他迅速收敛了情绪,“科泰眼下对这个盘不会轻易放手,这也是我的职责所在。”

利益是利益,感情是感情,或许在商承琢那里,后者永远要为前者让路,或者根本就是前者的一部分。

瞿颂等的就是这句话。

她冷笑一声,“哦?不是什么都能给吗?”她精准地将他刚才那句狂妄的反问砸回他脸上。

是了,他能给她很多,但绝不是无条件的。尤其是在眼下,在西部这个盘子里,在科泰的战略面前。

商承琢垂下眼眸,避开了她锐利的视线,一时默不作声。

被打脸的滋味并不好受,尤其是在她面前。

他找不到任何话语来反驳,因为事实如此。眼下在利益和责任面前,他给出的“一切”是有前提、有范围的。

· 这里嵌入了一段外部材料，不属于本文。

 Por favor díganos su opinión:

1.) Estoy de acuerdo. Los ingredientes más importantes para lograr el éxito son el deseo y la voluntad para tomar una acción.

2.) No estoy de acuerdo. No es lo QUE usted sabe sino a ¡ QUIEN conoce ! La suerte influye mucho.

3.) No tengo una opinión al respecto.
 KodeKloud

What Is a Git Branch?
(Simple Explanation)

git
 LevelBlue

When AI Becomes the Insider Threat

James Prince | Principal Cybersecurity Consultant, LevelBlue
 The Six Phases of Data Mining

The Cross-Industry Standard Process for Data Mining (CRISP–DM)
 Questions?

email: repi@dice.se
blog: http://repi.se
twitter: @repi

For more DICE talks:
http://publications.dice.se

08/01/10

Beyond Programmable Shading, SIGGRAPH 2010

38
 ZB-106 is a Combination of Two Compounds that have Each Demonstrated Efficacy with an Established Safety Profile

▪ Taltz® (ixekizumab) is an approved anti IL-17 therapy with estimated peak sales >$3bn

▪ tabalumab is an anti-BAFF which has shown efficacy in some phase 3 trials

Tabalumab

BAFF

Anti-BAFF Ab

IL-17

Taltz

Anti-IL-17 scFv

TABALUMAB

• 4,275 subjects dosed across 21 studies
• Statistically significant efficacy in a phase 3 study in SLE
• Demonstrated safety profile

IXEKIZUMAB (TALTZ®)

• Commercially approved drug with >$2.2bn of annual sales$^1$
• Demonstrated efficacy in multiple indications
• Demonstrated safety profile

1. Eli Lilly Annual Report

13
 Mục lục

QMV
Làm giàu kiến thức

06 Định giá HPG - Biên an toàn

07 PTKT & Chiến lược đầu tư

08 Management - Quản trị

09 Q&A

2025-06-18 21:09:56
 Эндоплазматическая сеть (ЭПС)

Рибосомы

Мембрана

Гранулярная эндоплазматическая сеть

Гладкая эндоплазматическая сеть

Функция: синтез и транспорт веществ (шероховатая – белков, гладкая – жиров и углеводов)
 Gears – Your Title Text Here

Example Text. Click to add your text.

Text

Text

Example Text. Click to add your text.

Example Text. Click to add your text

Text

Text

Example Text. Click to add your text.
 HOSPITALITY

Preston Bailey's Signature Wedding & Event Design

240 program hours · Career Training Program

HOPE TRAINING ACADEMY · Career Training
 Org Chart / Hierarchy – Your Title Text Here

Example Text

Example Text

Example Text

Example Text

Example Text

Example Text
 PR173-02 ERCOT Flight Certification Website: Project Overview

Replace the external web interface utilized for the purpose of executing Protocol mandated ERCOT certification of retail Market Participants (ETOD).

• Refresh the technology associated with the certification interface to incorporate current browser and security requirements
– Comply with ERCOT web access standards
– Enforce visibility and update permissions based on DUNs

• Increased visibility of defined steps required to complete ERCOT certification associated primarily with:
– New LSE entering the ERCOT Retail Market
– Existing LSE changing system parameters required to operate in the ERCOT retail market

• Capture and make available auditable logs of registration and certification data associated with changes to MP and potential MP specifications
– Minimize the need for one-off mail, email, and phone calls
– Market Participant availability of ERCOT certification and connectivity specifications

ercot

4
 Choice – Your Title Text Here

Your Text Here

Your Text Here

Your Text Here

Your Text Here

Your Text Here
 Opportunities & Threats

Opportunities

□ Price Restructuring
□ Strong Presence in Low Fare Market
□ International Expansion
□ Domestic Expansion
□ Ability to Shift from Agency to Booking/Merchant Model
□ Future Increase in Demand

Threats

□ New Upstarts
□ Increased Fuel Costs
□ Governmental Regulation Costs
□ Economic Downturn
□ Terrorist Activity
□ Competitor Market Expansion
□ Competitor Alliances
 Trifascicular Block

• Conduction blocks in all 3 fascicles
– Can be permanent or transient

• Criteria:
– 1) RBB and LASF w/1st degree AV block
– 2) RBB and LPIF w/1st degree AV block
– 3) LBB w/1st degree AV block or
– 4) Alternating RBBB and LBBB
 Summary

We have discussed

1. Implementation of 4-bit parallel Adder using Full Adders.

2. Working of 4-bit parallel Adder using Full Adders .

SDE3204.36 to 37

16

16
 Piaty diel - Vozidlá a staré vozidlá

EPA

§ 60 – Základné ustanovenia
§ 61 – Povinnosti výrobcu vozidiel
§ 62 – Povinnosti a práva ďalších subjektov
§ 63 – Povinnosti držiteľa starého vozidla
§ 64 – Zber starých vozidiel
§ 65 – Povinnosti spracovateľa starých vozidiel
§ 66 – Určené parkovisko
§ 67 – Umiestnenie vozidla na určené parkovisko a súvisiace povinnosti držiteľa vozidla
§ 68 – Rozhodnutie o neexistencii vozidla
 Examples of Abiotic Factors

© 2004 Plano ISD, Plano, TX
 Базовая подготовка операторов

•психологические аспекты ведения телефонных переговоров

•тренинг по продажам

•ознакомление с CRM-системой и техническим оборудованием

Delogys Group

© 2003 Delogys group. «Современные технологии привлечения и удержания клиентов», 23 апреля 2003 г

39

瞿颂有点烦躁了,她就知道和商承琢纠缠在一起的事情一定会变得异常棘手,这个人在把事情搞到让人焦头烂额这方面极其有天赋。

她伸出手,直接攥住了他西装的前襟,用力将他从门边扯开。

商承琢似乎没料到她会直接动手,向旁边踉跄了一步。

就在这一瞬间的空隙,瞿颂已经利落地拧开门锁,推开门,头也不回地走了出去。

门外洗手间公共区域明亮的光线瞬间涌了进来,刺得商承琢下意识地眯了下眼。